- [DATA RECORDS]:
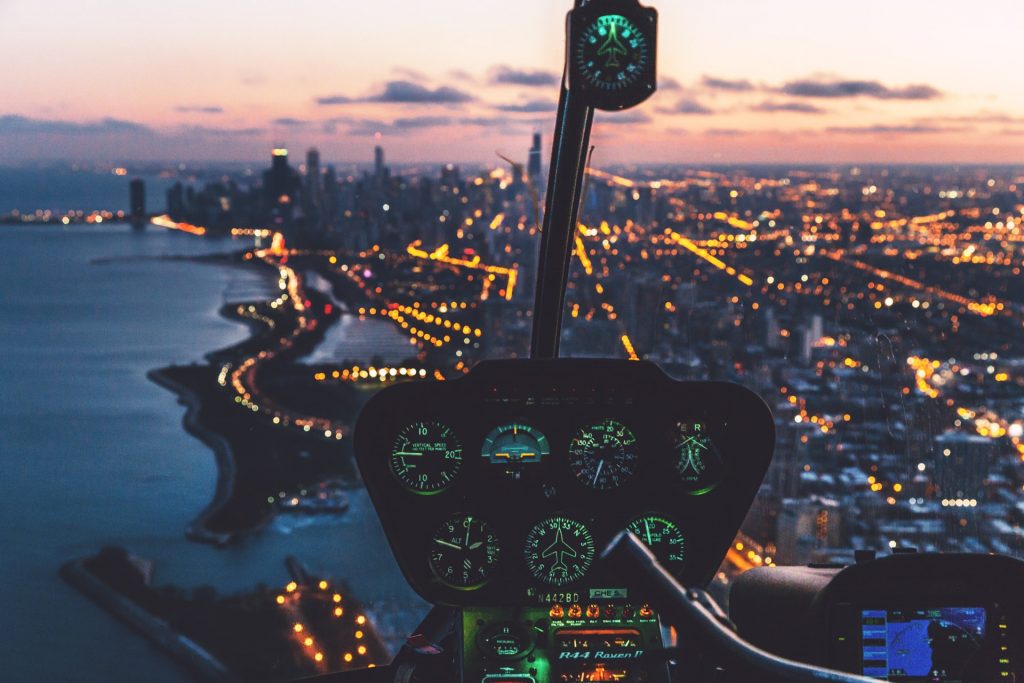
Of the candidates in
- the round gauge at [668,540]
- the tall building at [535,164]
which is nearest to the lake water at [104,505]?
the round gauge at [668,540]

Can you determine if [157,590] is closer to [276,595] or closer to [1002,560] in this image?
[276,595]

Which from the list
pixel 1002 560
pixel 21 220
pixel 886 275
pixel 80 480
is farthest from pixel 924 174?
pixel 21 220

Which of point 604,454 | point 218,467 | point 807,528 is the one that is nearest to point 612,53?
point 604,454

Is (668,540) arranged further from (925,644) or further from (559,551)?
(925,644)

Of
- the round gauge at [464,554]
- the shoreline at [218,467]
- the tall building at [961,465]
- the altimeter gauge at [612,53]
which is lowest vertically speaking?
the shoreline at [218,467]

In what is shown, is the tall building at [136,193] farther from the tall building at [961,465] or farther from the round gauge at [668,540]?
the round gauge at [668,540]

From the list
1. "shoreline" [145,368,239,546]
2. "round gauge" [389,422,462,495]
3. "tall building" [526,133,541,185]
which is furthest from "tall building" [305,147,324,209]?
"round gauge" [389,422,462,495]
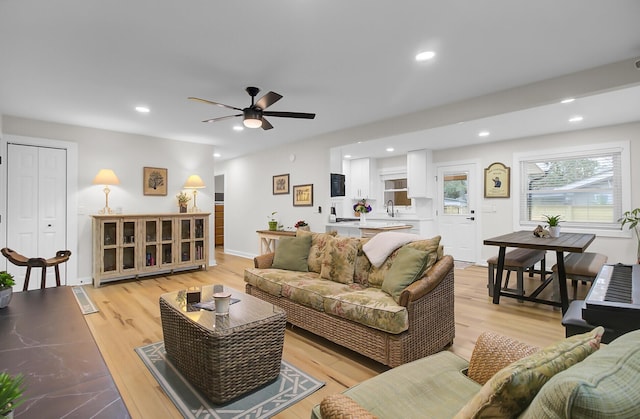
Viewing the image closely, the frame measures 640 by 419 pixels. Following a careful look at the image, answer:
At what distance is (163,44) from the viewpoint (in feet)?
7.97

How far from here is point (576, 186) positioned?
201 inches

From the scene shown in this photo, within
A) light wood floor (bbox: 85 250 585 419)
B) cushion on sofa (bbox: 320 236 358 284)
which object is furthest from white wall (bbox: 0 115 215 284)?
cushion on sofa (bbox: 320 236 358 284)

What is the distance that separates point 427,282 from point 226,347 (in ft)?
4.67

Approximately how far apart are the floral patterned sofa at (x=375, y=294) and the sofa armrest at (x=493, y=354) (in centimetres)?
75

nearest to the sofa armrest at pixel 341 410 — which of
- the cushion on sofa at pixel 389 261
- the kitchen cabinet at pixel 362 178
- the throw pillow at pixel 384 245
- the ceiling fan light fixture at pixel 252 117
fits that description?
the cushion on sofa at pixel 389 261

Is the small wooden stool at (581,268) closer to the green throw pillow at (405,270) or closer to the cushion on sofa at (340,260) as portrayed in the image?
the green throw pillow at (405,270)

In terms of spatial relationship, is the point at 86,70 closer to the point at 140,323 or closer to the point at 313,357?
the point at 140,323

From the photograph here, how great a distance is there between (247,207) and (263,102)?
175 inches

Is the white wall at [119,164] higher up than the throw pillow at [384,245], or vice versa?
the white wall at [119,164]

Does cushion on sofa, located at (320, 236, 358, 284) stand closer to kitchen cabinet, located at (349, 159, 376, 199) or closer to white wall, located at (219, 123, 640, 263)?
white wall, located at (219, 123, 640, 263)

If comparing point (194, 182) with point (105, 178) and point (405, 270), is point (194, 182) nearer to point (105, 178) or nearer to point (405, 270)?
point (105, 178)

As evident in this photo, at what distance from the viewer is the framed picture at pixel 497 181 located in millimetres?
5676

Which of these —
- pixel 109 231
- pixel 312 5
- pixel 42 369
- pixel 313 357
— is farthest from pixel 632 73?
pixel 109 231

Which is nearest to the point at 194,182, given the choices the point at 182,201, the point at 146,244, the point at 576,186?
the point at 182,201
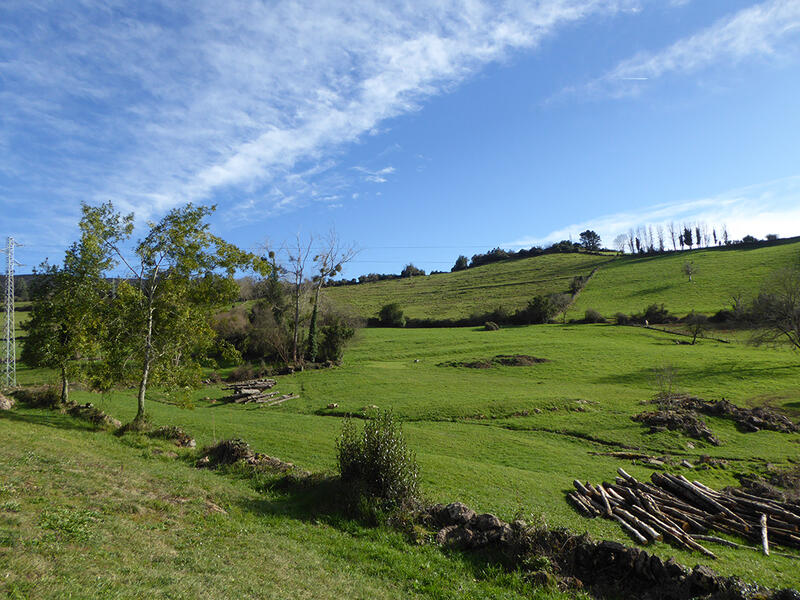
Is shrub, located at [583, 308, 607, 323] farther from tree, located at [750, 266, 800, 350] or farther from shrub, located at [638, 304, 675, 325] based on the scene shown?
tree, located at [750, 266, 800, 350]

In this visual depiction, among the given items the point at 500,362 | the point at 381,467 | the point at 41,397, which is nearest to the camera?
the point at 381,467

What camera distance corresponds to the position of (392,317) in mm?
85062

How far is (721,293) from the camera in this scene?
8356 centimetres

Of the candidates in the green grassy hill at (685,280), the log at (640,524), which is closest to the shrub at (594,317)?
the green grassy hill at (685,280)

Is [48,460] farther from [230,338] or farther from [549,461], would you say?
[230,338]

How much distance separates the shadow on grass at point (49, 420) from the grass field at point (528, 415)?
5.19m

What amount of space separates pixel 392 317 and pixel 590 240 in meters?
118

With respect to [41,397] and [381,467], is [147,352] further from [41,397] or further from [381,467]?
[381,467]

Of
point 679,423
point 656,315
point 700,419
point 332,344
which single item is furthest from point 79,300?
point 656,315

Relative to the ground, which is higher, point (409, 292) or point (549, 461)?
point (409, 292)

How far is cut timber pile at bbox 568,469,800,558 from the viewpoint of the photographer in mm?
14000

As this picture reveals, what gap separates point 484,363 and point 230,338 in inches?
1403

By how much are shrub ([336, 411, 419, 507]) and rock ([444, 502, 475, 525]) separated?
1.20m

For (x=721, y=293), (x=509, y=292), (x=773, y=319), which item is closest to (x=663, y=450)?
(x=773, y=319)
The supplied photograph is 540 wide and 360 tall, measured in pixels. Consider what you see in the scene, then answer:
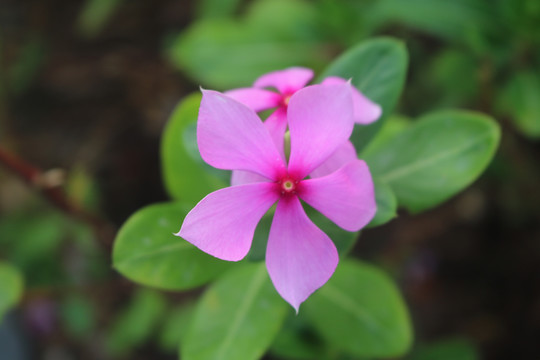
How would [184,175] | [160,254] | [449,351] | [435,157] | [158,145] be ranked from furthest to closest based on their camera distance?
[158,145] → [449,351] → [184,175] → [435,157] → [160,254]

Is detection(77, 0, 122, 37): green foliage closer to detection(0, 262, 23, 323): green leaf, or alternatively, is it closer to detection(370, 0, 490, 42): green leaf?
detection(370, 0, 490, 42): green leaf

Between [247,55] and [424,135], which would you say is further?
[247,55]

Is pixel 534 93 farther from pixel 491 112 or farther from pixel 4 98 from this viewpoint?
pixel 4 98

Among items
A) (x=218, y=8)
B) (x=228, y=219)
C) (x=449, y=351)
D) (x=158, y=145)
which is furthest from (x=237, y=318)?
(x=158, y=145)

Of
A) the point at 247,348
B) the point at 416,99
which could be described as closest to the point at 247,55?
the point at 416,99

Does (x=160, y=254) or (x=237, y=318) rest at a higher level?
(x=160, y=254)

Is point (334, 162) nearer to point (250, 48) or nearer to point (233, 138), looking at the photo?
point (233, 138)

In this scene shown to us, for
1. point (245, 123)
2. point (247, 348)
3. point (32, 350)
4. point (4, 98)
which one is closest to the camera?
point (245, 123)
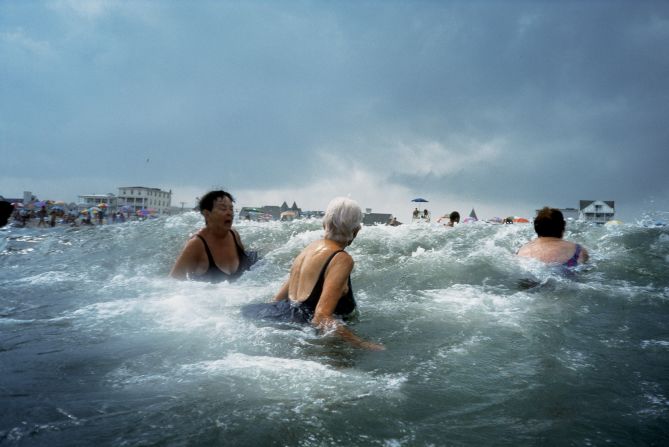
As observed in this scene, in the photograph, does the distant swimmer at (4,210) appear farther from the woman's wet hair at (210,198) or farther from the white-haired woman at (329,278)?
the white-haired woman at (329,278)

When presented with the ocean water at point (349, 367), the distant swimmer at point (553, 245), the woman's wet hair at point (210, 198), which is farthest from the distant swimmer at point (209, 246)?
the distant swimmer at point (553, 245)

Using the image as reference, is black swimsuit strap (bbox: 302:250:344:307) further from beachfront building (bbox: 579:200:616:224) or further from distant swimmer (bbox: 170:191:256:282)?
beachfront building (bbox: 579:200:616:224)

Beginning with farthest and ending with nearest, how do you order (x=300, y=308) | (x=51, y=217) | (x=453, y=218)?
(x=51, y=217) → (x=453, y=218) → (x=300, y=308)

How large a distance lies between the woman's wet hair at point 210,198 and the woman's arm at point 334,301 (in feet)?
9.05

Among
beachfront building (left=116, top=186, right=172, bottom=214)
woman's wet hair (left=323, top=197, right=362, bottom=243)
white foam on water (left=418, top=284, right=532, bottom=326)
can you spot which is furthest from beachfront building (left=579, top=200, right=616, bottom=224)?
beachfront building (left=116, top=186, right=172, bottom=214)

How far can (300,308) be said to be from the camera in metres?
3.25

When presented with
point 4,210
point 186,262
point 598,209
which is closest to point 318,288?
point 186,262

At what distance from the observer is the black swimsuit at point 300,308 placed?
315 centimetres

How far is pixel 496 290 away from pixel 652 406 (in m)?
3.43

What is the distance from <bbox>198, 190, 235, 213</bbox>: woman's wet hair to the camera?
5266 millimetres

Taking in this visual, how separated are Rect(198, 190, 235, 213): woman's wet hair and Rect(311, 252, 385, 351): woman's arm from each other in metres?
2.76

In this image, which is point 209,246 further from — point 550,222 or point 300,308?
point 550,222

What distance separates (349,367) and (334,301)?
0.53 meters

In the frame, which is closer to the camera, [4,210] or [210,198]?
[4,210]
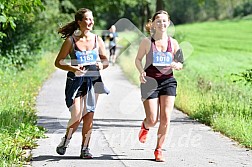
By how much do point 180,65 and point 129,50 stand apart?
84.1ft

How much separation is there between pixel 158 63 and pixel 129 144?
187 centimetres

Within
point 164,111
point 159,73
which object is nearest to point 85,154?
point 164,111

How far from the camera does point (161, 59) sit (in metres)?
8.12

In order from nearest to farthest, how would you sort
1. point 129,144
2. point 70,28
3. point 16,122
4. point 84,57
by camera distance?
point 84,57 → point 70,28 → point 129,144 → point 16,122

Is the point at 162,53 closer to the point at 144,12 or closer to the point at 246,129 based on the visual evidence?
the point at 246,129

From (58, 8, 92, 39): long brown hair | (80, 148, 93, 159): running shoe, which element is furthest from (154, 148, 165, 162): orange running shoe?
(58, 8, 92, 39): long brown hair

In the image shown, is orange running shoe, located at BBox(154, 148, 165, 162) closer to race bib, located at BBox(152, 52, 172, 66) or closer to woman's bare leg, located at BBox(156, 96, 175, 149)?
woman's bare leg, located at BBox(156, 96, 175, 149)

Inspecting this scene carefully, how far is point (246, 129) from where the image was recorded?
9.94 meters

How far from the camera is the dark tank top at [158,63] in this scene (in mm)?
8117

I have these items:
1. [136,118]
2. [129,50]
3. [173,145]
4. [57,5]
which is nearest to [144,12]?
[57,5]

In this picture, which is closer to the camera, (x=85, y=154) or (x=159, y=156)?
(x=159, y=156)

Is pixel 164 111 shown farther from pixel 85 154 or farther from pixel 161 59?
pixel 85 154

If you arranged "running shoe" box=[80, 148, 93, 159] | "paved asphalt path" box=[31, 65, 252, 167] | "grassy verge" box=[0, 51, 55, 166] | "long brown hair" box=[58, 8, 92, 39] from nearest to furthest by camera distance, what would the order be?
"grassy verge" box=[0, 51, 55, 166]
"paved asphalt path" box=[31, 65, 252, 167]
"long brown hair" box=[58, 8, 92, 39]
"running shoe" box=[80, 148, 93, 159]

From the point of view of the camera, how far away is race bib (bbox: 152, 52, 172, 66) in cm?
811
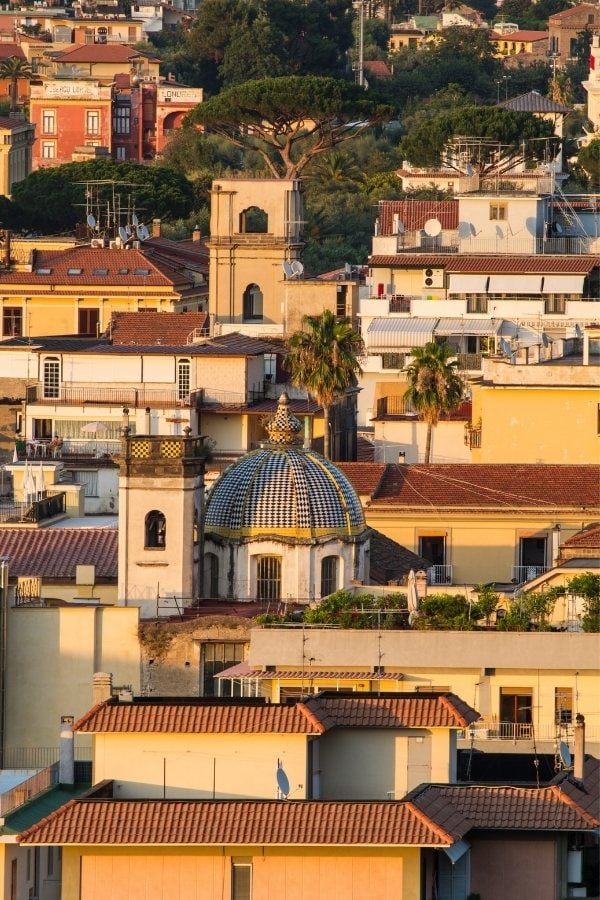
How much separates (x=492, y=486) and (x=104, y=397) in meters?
15.5

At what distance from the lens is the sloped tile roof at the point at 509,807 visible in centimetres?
3750

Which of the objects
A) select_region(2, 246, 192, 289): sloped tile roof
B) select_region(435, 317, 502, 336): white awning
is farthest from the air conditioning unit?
select_region(2, 246, 192, 289): sloped tile roof

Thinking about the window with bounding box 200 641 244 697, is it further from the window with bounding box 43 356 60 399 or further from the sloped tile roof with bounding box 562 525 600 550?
the window with bounding box 43 356 60 399

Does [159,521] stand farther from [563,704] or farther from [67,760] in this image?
[67,760]

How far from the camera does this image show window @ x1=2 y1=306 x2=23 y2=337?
109m

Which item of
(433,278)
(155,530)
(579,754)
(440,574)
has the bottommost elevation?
(440,574)

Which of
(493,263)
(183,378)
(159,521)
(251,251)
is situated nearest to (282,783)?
(159,521)

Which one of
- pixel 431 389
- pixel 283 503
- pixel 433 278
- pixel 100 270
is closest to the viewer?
pixel 283 503

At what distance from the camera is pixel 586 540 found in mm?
57562

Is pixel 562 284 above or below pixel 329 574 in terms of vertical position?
above

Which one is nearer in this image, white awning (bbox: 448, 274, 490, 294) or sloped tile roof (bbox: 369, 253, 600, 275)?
white awning (bbox: 448, 274, 490, 294)

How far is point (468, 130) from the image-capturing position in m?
128

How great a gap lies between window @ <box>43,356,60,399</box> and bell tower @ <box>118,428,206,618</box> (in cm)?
2638

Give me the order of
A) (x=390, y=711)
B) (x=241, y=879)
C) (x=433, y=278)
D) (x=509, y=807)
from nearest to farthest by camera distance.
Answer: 1. (x=241, y=879)
2. (x=509, y=807)
3. (x=390, y=711)
4. (x=433, y=278)
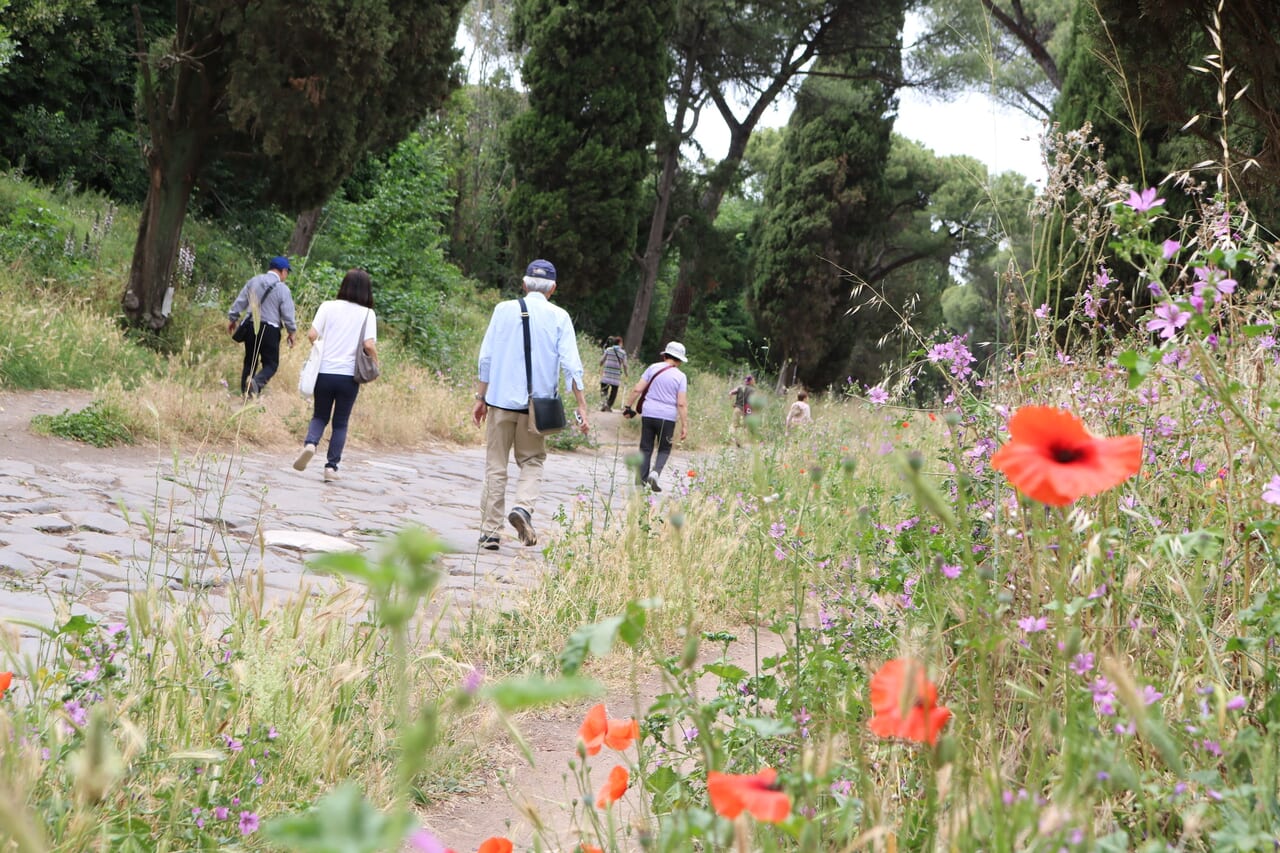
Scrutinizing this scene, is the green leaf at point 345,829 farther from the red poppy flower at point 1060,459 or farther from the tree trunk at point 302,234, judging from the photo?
the tree trunk at point 302,234

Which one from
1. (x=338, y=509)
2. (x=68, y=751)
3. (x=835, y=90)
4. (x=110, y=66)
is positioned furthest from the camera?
(x=835, y=90)

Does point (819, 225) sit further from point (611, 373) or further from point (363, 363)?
point (363, 363)

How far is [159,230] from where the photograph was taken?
1097 centimetres

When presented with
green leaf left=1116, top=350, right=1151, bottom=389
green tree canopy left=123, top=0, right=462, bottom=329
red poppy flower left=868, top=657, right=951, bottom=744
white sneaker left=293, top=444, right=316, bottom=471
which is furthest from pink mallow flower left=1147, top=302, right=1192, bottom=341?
green tree canopy left=123, top=0, right=462, bottom=329

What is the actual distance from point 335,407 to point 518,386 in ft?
7.08

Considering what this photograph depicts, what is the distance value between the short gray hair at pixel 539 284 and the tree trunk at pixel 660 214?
16087 mm

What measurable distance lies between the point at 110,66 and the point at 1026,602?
20.0m

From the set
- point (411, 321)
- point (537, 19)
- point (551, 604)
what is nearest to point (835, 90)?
point (537, 19)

- [WHAT THIS TASK INVOLVES]:
Extract, unchanged, the closing run of lines that opens with the line containing "What is the actual" and ends with the last line.

- [THE OUTPUT]:
What is the actual distance from point 335,407 to point 518,386 in ft?
7.08

Considering what this photograph depicts, what is the distance value between the short gray hair at pixel 539 284 and the tree trunk at pixel 660 214?
16087 mm

What measurable distance lies between the point at 110,66 and the point at 1026,602?
20.0m

From the set
- point (411, 321)
- point (537, 19)
- point (551, 604)
what is nearest to point (835, 90)?
point (537, 19)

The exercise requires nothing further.